Local talent … work by designer Molly Goddard, will feature.
Local talent … work by designer Molly Goddard, will feature. Photograph: Ben Broomfield/Image courtesy of Molly Goddard

Casely-Hayford has had a long and varied career, presenting the BBC series Lost Kingdoms of Africa, authoring books on West African art and, before joining V&A East, working as director of the Smithsonian’s National Museum of African Art in Washington DC (he says that it “breaks my heart” to see the Trumpian persecution of his former colleagues’ work). His first start in the museum sector came after he completed his PhD in African history from SOAS University of London and joined the learning department of the British Museum, the same space in which Margaret told him of the possibility of change.

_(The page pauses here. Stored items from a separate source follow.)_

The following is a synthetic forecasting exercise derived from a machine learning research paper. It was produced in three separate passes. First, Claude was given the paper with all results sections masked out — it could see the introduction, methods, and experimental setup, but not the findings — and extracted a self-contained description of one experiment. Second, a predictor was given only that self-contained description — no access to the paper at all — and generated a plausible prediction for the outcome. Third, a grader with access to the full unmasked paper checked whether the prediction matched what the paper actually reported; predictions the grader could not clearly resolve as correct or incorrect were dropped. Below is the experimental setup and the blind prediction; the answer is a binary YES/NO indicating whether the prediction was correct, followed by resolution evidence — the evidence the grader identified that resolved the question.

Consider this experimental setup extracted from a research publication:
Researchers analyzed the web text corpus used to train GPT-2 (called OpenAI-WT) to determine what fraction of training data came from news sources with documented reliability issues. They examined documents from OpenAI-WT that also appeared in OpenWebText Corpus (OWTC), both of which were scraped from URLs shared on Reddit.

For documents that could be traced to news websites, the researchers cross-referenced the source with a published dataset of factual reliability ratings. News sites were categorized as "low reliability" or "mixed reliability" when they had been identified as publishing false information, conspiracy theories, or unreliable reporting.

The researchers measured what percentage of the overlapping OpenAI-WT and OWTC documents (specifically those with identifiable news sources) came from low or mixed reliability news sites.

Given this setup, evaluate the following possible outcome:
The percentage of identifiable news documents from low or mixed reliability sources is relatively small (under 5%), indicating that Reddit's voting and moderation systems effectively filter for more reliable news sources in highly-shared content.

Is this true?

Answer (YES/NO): NO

While there he staged Africa 05, the largest African arts season ever hosted in Britain, which engaged 150 cultural institutions to “contribute towards a particular moment in 2005 when we celebrated Africa and its history”. This extravaganza also served as a disruption to the sector. “Museums, by their very nature, are conservative,” Casely-Hayford says. “They don’t just hold the past. But many people within museums reify aspects of it.” What did he learn from pulling off this feat? “That you can make the changes that seem to be impossible.”

He describes V&A East as the greatest project of his career, in fulfilling his aim to make these institutions which were founded “for all of us” universally accessible. “These are spaces that tell our stories through the best things that humanity has ever created,” he says. “The arts are about us making a mark that we hope will outlast us. And one of the few ways in which we can really know what other people are feeling, rather than thinking alone, is through creativity. Museums are repositories of the finest of those impulses.”